## begin Text provided
What do you do when in the midst of the crowd and postcard places, a desire to explore the unknown, surfaces? India is a land of wonders, and you are in for a surprise every time you dare to veer slightly off the chalked-out route. Be it in the high and mighty Himalayas, the glittering coasts or the seemingly modest plains, a few hidden gems remain unnoticed, unexplored. To help you experience India in its truest form, therefore, here are some places situated close to popular tourist destinations, which are too remarkable to miss out on.
42 kilometres away from Srinagar, Doodhpatri, or the ‘Valley of Milk’ as it is called, is a place that welcomes the weary, soul-searching city-dweller. A two to three-hour drive from the Srinagar will bring you here, where you may set up your own camp at an altitude of 2730 metres above the sea level. Doodhpatri comprises of the twin pastures of Parhacemaidan and Doodhpatri, with Shaliganga and Sokhnag flowing on either side of the grasslands. To the west of the valley, lies the famous Tosamaidan. There are hardly to no permanent settlements in this alpine valley and all that you have to sooth your senses are an endless expanse of pine, fir and deodar, sprinkled with daisies and forget-me-nots. One of the stories behind the valley’s etymological history relates to the famous saint of Kashmir, Sheikh ul Aalam. A must-see location, Doodhpatri promises a miraculous scenery and the ultimate experience of serene solitude.
The traveller often wonders what it would be like to truly reach the end of the road. But while the road does sing on forever, the little village of Mana in Chamoli district, 5 kilometres from Badrinath, is the farthest one can go within Indian boundaries.
Designated as a Tourism Village by the Uttarakhand Government, Mana is located on the northern terminus of National Highway 58, at an altitude of 10,248 feet above the sea level. Mana’s claim to fame is the smattering of Mahabharat throughout the village, and for being a pocket of tranquillity just before India ends and Tibet begins. Not only are the Pandavas believed to have passed through the village but a humongous rock, known as Bheem Pul, is said to have been built by the strongest Pandava in order to cross the Saraswati river that merges with the Alaknanda near Mana. The Mongol connection is strong with this one as the last generation of the Bhotias are its permanent residents, living a migratory life in stone cottages with sloping slate-tiled roofs. Trust a tiny dot on the map to be cosmopolitan! The women are skilled craftspersons: excelling in woven shawls, carpets and woollens.
## end Text provided
## begin Given records
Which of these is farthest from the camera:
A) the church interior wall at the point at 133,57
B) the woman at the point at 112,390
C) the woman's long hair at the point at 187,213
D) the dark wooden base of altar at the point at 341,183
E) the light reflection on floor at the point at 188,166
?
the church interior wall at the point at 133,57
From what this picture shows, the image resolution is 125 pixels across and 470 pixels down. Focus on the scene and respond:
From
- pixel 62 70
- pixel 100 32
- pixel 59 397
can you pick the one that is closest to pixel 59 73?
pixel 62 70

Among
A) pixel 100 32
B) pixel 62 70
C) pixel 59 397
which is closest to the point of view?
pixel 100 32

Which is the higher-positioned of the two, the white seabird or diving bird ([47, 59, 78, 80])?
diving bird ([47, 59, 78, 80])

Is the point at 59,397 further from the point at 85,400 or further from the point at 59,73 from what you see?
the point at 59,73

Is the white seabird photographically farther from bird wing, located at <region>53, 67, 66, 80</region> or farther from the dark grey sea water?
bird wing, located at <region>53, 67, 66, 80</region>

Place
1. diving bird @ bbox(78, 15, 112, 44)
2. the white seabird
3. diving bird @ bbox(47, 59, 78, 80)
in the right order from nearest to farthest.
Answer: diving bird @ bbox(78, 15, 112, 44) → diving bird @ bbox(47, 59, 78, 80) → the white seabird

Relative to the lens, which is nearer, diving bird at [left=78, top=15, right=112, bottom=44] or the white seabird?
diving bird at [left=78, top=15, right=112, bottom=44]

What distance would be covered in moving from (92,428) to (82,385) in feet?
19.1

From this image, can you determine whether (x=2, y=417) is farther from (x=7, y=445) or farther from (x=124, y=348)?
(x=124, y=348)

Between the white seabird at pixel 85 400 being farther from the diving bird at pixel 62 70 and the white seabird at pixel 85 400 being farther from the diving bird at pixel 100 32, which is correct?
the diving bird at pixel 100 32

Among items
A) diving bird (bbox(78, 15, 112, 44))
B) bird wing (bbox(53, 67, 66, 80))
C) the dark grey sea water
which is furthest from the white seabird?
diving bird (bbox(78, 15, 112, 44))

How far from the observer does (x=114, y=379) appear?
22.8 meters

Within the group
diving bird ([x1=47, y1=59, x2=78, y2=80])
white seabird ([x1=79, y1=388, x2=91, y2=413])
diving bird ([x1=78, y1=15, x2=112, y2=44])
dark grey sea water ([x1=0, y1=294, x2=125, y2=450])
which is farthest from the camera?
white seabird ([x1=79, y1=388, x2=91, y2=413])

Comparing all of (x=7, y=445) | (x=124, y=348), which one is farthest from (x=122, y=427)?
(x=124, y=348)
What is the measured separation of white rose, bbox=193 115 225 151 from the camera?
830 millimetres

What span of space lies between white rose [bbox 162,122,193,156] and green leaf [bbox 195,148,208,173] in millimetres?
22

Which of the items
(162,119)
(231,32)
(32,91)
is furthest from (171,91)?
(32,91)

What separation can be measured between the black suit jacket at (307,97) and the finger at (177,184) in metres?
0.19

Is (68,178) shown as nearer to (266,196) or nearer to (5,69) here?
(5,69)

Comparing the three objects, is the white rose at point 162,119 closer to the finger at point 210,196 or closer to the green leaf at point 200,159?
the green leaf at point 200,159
## end Given records
* Exercise brief
From the text about hidden places in India, return the part that opens with the words containing "Designated as a" and closes with "carpets and woollens.", copied word for word.

* Response to the task
Designated as a Tourism Village by the Uttarakhand Government, Mana is located on the northern terminus of National Highway 58, at an altitude of 10,248 feet above the sea level. Mana’s claim to fame is the smattering of Mahabharat throughout the village, and for being a pocket of tranquillity just before India ends and Tibet begins. Not only are the Pandavas believed to have passed through the village but a humongous rock, known as Bheem Pul, is said to have been built by the strongest Pandava in order to cross the Saraswati river that merges with the Alaknanda near Mana. The Mongol connection is strong with this one as the last generation of the Bhotias are its permanent residents, living a migratory life in stone cottages with sloping slate-tiled roofs. Trust a tiny dot on the map to be cosmopolitan! The women are skilled craftspersons: excelling in woven shawls, carpets and woollens.